▶ Task requirements
Select every line of the material that contains the string "below", matching case exactly, and copy each of those lines.

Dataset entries
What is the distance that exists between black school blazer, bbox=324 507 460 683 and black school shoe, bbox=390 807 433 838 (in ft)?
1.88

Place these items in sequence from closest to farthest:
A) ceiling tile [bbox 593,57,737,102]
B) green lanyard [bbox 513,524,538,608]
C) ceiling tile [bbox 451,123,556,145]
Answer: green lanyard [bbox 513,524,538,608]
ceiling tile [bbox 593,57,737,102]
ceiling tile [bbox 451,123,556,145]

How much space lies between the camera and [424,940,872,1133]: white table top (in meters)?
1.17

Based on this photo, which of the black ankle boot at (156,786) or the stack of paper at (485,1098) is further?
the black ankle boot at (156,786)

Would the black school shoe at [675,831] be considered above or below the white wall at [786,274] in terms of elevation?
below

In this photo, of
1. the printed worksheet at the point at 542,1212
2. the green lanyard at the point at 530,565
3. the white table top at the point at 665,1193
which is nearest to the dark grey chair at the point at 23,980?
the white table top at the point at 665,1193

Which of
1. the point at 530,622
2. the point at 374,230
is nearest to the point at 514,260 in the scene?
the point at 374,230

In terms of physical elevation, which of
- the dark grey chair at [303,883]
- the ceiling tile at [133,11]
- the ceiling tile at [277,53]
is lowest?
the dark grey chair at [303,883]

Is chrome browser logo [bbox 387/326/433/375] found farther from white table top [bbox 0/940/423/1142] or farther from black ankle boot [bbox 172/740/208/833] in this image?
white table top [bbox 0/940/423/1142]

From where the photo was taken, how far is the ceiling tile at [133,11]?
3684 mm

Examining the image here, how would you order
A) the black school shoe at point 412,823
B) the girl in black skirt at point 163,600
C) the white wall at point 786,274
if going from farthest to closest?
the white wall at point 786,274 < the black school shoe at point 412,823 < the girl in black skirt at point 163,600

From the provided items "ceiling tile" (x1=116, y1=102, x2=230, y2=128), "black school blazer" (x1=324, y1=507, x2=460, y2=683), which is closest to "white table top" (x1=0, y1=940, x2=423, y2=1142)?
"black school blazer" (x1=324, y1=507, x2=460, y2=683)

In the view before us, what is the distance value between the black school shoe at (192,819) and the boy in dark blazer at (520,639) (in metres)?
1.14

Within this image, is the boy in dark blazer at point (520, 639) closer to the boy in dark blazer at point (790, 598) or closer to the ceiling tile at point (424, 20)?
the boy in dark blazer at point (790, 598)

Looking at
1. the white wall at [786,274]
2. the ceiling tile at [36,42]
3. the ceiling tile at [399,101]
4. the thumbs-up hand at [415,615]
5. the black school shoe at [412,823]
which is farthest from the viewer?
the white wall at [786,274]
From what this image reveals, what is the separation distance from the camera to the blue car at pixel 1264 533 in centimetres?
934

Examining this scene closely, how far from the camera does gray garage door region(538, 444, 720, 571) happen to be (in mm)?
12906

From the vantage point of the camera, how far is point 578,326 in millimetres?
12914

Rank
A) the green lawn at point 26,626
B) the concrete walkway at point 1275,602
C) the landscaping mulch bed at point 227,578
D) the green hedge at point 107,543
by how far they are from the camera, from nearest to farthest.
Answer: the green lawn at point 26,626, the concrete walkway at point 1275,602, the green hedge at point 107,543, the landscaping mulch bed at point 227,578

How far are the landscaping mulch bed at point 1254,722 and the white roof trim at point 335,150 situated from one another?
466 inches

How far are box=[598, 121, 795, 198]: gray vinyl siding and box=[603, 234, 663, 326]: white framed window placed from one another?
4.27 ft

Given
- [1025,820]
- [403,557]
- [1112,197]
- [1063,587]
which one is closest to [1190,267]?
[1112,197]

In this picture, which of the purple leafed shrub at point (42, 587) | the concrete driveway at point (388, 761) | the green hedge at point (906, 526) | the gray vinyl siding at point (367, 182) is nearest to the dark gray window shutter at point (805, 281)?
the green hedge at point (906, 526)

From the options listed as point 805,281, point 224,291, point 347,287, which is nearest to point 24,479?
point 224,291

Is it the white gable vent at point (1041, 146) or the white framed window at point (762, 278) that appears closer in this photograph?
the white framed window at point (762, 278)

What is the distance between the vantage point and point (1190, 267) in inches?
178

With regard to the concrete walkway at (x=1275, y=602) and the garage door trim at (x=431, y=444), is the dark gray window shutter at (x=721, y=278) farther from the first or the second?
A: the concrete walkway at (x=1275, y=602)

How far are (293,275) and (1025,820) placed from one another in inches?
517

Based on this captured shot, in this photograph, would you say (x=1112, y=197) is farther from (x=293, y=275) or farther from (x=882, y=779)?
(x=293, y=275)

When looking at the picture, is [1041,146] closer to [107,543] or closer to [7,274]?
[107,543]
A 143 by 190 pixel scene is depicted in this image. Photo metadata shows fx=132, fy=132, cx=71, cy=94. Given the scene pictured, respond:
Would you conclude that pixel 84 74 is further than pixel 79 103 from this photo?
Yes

==

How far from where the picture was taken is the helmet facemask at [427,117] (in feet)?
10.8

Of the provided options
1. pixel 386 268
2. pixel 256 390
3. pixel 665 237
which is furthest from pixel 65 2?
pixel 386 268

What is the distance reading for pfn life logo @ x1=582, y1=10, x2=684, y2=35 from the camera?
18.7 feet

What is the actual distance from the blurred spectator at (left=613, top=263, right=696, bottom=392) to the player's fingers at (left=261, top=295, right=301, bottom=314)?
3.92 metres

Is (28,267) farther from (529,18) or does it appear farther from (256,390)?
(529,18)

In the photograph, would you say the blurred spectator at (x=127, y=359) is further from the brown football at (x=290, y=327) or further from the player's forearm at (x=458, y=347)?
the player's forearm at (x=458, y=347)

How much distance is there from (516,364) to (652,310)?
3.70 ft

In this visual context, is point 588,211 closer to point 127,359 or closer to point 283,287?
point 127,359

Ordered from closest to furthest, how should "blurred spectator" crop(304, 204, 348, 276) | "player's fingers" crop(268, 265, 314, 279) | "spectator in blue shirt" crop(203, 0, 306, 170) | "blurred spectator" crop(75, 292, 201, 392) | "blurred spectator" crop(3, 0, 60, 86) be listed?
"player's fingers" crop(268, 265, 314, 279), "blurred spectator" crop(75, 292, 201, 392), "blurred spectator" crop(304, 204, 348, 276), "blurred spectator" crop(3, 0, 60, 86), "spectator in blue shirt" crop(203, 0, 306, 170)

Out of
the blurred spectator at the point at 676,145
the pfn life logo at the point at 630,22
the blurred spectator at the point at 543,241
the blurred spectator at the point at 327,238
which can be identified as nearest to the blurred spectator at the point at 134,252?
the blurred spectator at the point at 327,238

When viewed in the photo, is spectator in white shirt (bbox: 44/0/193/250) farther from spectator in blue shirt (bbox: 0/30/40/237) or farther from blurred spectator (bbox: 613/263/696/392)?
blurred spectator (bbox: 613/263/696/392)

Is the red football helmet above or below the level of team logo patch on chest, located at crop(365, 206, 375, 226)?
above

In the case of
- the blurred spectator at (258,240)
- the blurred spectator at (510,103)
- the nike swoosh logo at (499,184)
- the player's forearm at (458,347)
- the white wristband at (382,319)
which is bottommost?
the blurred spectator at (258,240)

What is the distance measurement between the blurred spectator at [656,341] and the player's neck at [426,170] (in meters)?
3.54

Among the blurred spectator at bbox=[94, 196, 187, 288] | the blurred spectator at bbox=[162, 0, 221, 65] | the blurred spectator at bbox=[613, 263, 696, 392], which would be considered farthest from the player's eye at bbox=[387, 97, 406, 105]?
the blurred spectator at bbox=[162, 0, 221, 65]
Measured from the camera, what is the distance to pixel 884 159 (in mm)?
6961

--

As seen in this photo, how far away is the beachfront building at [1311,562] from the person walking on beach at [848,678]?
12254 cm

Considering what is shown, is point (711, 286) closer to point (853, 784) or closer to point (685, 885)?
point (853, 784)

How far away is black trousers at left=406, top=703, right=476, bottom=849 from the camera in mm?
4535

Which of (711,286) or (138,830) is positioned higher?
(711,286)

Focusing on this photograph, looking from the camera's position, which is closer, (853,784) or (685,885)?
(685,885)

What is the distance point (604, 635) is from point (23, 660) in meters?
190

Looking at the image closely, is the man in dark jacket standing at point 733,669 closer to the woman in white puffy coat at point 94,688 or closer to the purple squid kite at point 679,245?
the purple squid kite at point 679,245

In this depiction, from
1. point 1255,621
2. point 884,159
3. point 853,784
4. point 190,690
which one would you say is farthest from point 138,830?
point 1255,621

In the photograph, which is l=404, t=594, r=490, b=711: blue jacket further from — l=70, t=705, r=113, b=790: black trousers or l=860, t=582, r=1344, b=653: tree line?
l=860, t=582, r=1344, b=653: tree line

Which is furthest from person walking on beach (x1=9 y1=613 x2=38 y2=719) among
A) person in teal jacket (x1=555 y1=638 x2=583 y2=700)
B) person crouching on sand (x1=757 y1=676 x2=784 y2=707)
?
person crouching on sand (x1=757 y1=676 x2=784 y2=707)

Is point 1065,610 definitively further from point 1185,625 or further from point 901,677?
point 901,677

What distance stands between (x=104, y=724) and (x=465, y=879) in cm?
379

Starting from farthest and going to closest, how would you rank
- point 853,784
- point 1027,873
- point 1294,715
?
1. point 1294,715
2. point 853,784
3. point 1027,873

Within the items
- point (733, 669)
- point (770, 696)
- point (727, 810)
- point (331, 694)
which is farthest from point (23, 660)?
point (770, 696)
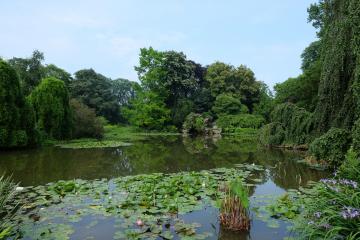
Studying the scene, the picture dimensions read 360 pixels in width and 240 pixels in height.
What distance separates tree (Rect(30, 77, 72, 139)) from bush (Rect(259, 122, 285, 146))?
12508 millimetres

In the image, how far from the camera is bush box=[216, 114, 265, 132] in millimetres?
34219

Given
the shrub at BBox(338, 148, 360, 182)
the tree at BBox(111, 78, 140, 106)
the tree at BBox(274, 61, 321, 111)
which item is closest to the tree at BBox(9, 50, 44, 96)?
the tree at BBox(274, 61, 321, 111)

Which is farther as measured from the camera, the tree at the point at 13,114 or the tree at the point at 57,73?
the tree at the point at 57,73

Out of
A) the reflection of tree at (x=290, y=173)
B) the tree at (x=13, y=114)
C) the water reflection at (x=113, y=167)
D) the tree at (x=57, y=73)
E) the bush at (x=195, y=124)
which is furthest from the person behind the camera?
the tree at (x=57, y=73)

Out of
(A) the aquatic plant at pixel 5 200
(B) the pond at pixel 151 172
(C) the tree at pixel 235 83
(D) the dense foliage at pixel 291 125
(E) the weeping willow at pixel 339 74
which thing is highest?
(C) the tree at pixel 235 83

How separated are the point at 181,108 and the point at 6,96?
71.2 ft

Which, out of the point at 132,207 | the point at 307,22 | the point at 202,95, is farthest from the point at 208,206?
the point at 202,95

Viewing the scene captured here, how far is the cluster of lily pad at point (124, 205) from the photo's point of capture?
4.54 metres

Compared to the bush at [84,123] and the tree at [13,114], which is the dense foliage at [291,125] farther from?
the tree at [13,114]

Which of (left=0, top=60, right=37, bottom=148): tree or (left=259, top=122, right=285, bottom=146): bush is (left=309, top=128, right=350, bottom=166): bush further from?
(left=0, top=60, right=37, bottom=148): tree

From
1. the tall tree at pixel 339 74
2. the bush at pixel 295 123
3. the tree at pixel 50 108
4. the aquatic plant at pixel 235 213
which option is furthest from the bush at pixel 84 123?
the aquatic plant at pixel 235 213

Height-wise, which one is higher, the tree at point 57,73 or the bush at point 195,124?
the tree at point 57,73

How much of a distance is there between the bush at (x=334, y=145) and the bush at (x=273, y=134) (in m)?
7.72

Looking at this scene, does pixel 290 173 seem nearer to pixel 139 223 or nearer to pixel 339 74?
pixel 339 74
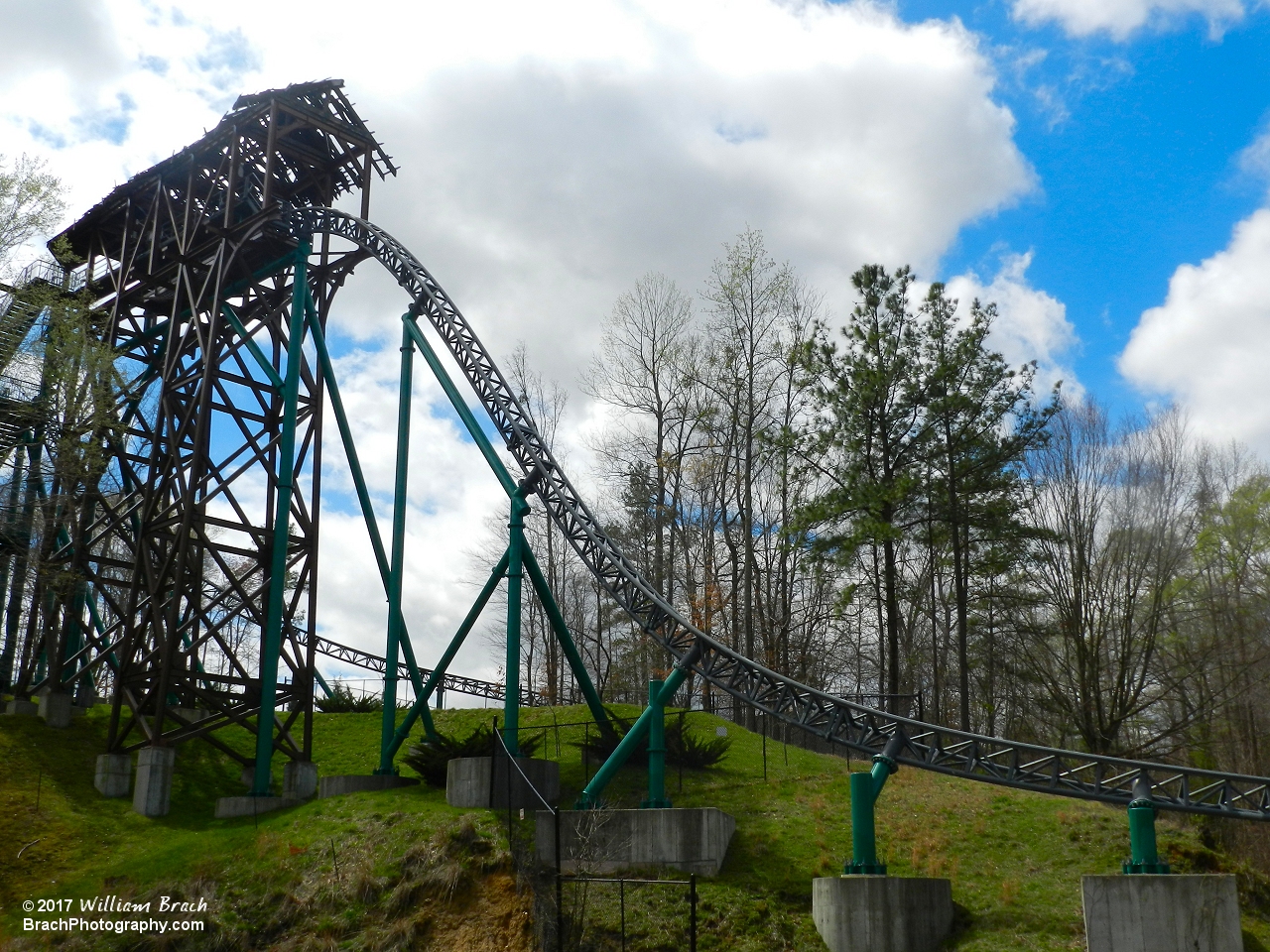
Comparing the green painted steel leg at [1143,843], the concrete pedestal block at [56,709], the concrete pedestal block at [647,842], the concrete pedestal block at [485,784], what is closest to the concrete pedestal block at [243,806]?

▶ Solved exercise
Would the black school shoe at [675,831] be considered above or below the white wall at [786,274] in terms of elevation?
below
Is the red football helmet above or below the level of team logo patch on chest, located at crop(365, 206, 375, 226)?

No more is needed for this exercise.